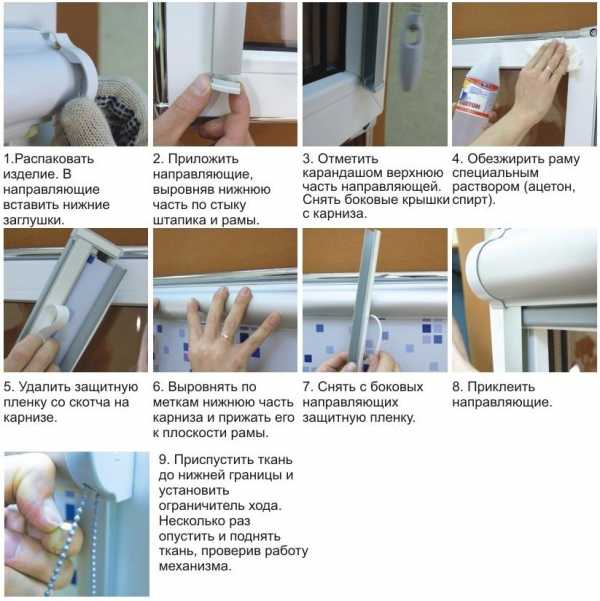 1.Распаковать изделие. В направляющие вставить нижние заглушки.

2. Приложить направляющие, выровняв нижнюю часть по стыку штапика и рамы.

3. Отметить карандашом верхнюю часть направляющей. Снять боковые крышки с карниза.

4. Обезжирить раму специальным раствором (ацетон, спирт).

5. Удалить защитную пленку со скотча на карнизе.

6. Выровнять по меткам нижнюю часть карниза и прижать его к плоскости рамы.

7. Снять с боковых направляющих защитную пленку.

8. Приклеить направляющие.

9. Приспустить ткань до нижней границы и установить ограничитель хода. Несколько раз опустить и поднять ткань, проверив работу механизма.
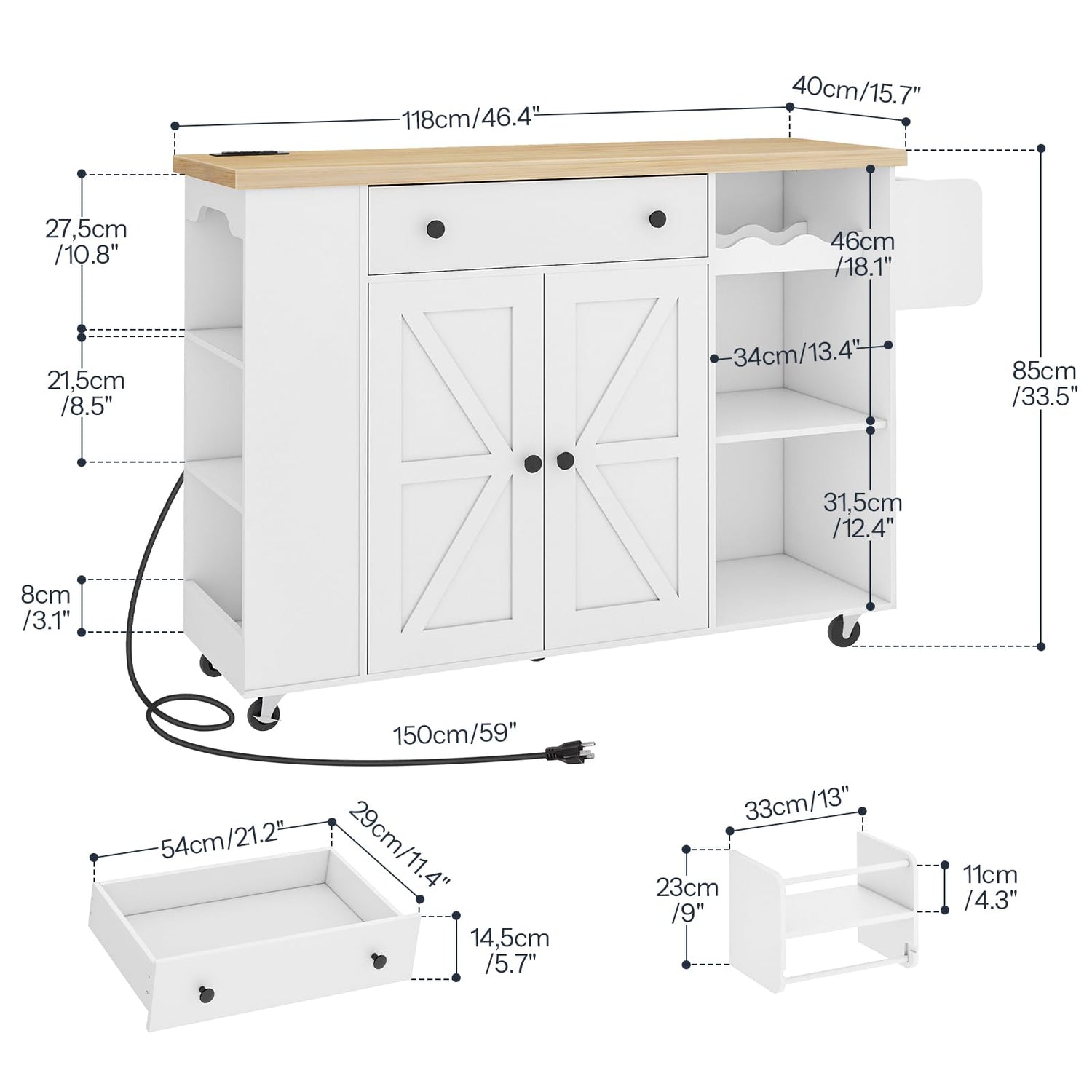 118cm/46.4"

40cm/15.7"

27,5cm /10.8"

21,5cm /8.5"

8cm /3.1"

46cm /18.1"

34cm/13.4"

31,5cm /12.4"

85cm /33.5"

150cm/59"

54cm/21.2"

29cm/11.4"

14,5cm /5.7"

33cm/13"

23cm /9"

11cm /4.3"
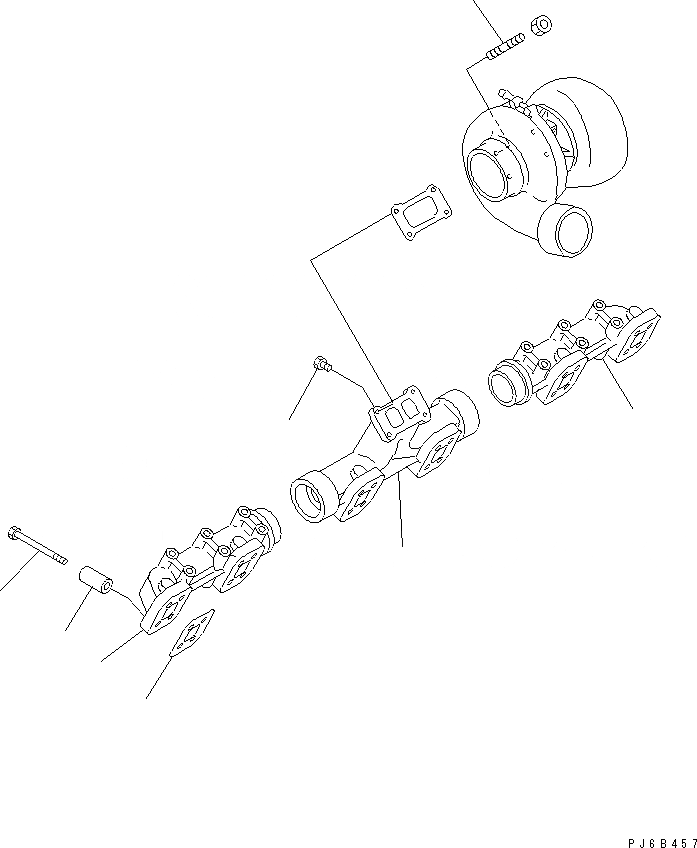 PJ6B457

» Your instructions
Your reply should be the number of lines in the entries that contain "нижнюю", nothing more.

» Answer to the exercise
2